**Source**:

# HLW Mini series tank car - First bash!



## Sampug394 (Dec 30, 2010)

Sort of.









Take one Hartland 2 axle tank car kit, add wood plank decking in the form of popsicle sticks...










Add metal wheels and a splash of black and brown paint, (okay lots of black and brown paint actually







) and you get one neat little tank car!









Looks neat and goes great with any mining train consist:


















I am officially converted to the HLW fanclub.


----------



## tj-lee (Jan 2, 2008)

Yeah, I'm a big fan of the HLW minis...





























Best,
TJ


----------



## pete (Jan 2, 2008)

Great photos guys. Thanks for sharing pictures of your work gives me ideas.


----------



## Stan Cedarleaf (Jan 2, 2008)

Yes, they are wonderful fodder for bashing... Welcome to the "Club"... 

Just a couple of cars and locos to entice you into the deeper reaches of the obsession of 'bashing....












Shortened the wheelbase...










Venerable 0-4-0










And the wonderful running Big John...


----------



## Totalwrecker (Feb 26, 2009)

Stan, Big John is off the track.... under the engineer, you'da thunk he'd aheard it. 

John


----------



## Stan Cedarleaf (Jan 2, 2008)

Posted By Totalwrecker on 08 Nov 2013 09:02 AM 
Stan, Big John is off the track.... under the engineer, you'da thunk he'd aheard it. 

John 
John.... It went over a closed switch..... The photo shoot was a bust but it shows the 'bash....

How's this?????







No tracks to mess with...........


----------



## Amber (Jul 29, 2011)

Nice stuff!


----------

**Direction**: Name each user who posted in the forum thread about the HLW tank car, listing every username only once. The records have no connection to the forum thread about the HLW tank car.

(Excerpts from a spatial dataset)
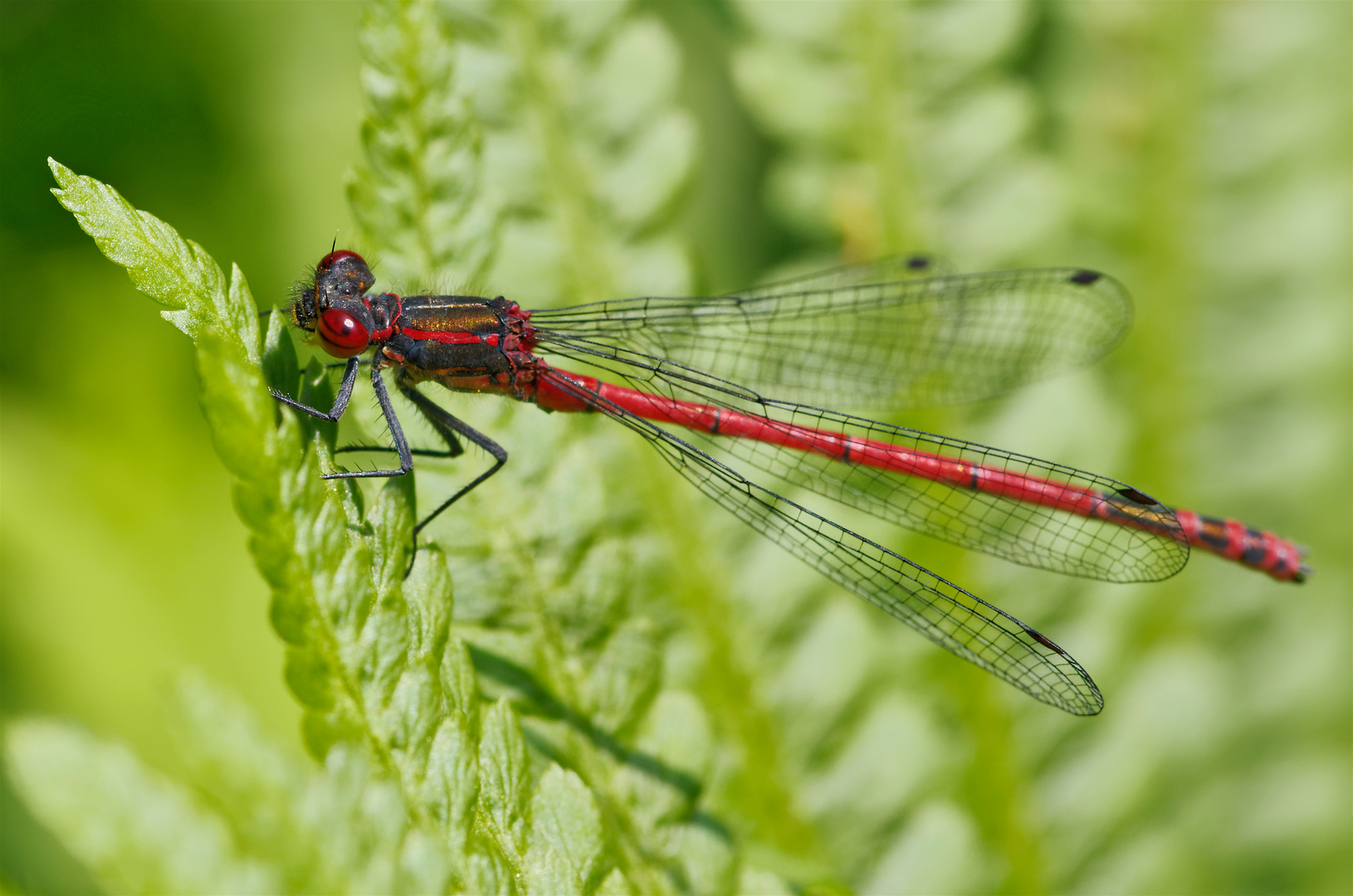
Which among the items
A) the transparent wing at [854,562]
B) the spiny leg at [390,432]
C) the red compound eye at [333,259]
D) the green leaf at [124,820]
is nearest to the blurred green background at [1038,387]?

**Exercise answer**: Sampug394, tj-lee, pete, Stan Cedarleaf, Totalwrecker, Amber